Developing high-performance thick cathodes with optimized inactive-to-active material ratios is a promising approach to enhance the energy density of conventional lithium-ion batteries (LIBs). However, increasing electrode thickness introduces challenges, including elevated resistance and mechanical issues such as cracking and flaking, particularly in slurry-based wet processes. This highlights the necessity for solvent-free, low-resistance thick cathode fabrication methods. In this study, the impact of a solvent-free mechano–thermal fabrication process on the electrochemical performance of high-nickel ternary metal oxide-based thick cathodes is explored. A key challenge identified is the formation of solvophobic crystalline structures on the surface of the active cathode materials.
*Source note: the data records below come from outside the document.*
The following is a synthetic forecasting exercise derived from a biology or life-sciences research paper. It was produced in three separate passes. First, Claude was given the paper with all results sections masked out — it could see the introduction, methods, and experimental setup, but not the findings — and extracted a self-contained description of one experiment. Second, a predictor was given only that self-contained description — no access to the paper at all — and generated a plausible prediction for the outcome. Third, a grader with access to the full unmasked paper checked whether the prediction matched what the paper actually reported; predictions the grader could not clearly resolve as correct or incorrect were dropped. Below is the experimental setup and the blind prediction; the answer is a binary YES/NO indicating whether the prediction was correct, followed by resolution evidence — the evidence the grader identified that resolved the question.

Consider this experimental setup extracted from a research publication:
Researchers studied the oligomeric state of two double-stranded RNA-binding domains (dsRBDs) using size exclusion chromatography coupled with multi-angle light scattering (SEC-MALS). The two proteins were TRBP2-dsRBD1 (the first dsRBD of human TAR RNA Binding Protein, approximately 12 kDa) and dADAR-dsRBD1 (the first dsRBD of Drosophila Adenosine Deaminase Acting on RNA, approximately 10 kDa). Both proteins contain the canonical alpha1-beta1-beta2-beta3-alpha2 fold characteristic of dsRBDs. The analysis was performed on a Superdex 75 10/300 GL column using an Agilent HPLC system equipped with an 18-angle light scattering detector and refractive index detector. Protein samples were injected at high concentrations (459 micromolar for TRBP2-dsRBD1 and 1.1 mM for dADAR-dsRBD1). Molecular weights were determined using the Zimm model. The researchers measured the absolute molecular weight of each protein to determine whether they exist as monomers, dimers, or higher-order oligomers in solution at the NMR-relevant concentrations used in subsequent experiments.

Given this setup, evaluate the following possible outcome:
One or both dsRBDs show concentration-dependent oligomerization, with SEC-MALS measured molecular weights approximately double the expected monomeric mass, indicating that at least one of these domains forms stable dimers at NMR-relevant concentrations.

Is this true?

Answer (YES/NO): NO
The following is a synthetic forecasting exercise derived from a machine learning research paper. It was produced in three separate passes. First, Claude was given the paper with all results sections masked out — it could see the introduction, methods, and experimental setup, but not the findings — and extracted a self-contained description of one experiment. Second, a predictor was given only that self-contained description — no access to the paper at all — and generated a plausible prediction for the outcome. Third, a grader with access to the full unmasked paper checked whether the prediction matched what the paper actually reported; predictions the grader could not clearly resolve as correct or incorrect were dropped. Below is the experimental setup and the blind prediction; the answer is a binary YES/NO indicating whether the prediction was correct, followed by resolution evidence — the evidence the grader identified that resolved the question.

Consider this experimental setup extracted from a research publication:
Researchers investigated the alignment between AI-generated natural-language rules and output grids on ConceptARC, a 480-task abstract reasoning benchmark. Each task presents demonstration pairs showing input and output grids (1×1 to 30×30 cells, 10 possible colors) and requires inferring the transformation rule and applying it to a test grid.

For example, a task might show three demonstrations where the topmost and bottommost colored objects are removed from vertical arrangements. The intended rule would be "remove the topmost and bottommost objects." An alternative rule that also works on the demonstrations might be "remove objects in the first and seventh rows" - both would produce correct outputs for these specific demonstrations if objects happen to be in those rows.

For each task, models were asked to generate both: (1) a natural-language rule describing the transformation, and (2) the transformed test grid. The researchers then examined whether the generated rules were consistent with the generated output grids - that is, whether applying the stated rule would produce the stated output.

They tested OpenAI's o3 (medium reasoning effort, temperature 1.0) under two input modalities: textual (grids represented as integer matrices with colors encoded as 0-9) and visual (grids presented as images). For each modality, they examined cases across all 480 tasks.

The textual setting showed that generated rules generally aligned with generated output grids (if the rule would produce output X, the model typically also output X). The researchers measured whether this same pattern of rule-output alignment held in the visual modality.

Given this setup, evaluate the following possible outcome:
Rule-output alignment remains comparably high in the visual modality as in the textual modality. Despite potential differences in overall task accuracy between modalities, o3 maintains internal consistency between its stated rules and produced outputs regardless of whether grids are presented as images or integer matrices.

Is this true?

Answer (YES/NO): NO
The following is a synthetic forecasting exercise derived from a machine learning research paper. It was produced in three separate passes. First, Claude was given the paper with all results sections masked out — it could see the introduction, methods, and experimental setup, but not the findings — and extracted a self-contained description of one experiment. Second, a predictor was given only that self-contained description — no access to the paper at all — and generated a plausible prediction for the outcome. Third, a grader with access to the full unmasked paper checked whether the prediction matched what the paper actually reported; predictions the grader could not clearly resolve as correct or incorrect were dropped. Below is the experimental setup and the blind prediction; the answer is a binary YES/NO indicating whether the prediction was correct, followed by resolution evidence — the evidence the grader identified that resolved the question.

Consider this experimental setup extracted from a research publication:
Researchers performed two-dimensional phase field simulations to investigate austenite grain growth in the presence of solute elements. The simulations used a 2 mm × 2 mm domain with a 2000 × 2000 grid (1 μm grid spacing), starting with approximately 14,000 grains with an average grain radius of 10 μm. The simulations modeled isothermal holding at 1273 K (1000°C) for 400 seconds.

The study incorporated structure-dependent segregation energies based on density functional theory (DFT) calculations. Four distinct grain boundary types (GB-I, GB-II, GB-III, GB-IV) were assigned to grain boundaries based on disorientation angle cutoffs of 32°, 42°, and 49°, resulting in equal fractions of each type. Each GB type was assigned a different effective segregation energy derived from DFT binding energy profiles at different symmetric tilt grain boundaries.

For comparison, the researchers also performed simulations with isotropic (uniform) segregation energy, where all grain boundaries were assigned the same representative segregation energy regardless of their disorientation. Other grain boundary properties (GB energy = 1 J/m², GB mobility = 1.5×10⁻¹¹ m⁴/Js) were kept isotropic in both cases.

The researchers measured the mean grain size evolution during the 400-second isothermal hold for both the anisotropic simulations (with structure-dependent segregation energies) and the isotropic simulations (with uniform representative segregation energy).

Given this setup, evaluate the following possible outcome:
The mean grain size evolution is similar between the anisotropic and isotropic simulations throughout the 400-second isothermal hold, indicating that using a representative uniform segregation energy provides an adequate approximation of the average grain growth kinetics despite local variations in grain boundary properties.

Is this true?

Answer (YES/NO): YES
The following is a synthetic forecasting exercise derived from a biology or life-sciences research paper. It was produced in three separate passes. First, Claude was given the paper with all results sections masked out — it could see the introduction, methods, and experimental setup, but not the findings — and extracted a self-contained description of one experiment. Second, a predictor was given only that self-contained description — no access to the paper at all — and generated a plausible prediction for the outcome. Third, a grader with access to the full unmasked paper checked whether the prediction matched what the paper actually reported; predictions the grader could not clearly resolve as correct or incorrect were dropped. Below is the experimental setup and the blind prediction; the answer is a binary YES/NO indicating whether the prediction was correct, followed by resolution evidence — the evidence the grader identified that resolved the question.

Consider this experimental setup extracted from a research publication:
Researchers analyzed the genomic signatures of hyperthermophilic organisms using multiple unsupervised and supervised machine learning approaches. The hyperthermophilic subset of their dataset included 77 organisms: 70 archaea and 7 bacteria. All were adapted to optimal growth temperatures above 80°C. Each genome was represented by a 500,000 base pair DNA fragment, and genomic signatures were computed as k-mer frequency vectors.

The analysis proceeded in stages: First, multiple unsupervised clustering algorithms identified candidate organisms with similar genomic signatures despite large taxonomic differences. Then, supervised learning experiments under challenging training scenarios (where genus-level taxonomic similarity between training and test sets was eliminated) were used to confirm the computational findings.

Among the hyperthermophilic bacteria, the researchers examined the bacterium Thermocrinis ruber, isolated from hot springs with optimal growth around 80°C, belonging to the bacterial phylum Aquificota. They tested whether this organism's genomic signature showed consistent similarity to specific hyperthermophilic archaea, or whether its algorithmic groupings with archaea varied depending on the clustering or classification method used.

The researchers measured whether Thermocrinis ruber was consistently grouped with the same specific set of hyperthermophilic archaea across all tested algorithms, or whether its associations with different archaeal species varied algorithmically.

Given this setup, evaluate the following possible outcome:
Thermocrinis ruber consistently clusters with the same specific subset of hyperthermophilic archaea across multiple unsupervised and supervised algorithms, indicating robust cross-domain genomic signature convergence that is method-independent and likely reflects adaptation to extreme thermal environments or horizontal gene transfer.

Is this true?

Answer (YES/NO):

To address this, a fast cooling strategy is implemented at the end of the solvent-free fabrication process, which successfully reduced the solvophobic crystallinity, ultimately surpassing the electrochemical performance of cathodes produced through wet processes. Furthermore, incorporating a PVDF/succinonitrile (SN) mixture binder via liquid-phase mixing further minimized crystallinity, resulting in significantly improved electrolyte wettability, ionic conductivity, and mechanical adhesion. As a result, the mixture binder system achieved a high areal capacity of ≈11 mA h cm⁻² and demonstrated stable cycling performance over 100 cycles. When paired with a lithium metal anode, the thick cathode attained an energy density of ≈418 W h kg⁻¹, translating to ≈335 W h kg⁻¹ with packaging—representing approximately 35% improvement over current LIB technologies.